The Era of Therapeutic Biosimilars Has Arrived: What You Need to Know

Although complex, biologic agents are key components of modern therapy in multiple disciplines, particularly oncology. However, despite the fact that biosimilars (eg, filgrastim‐sndz, bevacizumab‐awwb, trastuzumab‐dkst, rituximab-abbs) have been approved in the United States, many clinicians are poorly informed about their unique pathway for approval. At the NCCN 2019 Annual Congress: Hematologic Malignancies, Dr. Andrew D. Zelenetz, Memorial Sloan Kettering Cancer Center, outlined important issues regarding the use of biosimilars, including extrapolation, interchangeability, and naming.

Abstract

Although complex, biologic agents are key components of modern therapy in multiple disciplines, particularly oncology. However, despite the fact that biosimilars (eg, filgrastim‐sndz, bevacizumab‐awwb, trastuzumab‐dkst, rituximab-abbs) have been approved in the United States, many clinicians are poorly informed about their unique pathway for approval. At the NCCN 2019 Annual Congress: Hematologic Malignancies, Dr. Andrew D. Zelenetz, Memorial Sloan Kettering Cancer Center, outlined important issues regarding the use of biosimilars, including extrapolation, interchangeability, and naming.

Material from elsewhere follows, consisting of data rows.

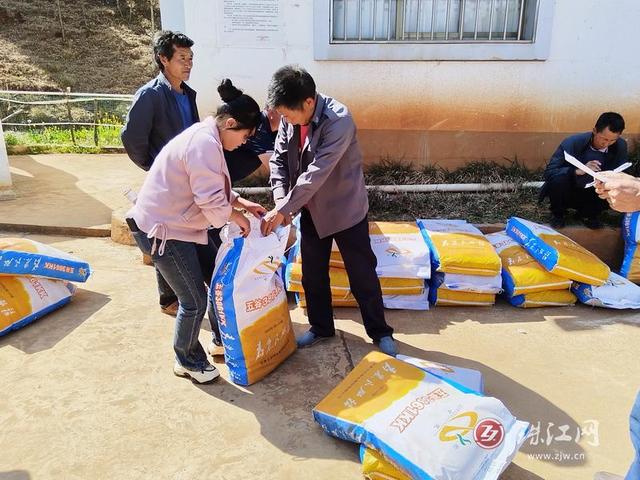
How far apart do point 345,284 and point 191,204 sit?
1.42 metres

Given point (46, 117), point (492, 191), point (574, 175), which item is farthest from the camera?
point (46, 117)

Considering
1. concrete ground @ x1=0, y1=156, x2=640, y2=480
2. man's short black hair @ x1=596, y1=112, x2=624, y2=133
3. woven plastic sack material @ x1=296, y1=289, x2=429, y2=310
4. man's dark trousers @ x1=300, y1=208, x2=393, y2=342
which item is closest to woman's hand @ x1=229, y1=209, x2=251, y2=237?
man's dark trousers @ x1=300, y1=208, x2=393, y2=342

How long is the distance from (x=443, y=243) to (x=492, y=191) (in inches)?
64.4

Biosimilars From a Clinician Perspective

Since the approval of filgrastim-sndz in 2015, the list of approved biosimilars has grown to include those for use in supportive care and, subsequently, those used for therapy in both oncology and nononcology settings (Figure 1). Nevertheless, confusion about this topic abounds, particularly with respect to the unique pathway for approval. At the NCCN 2019 Annual Congress: Hematologic Malignancies, Andrew D. Zelenetz, MD, PhD, Medical Director, Quality Informatics, Memorial Sloan Kettering Cancer Center, discussed regulatory criteria for approval of biosimilars, including requirements for extrapolation and interchangeability.

Figure 1.
Figure 1.

FDA-approved biosimilars as of July 2019.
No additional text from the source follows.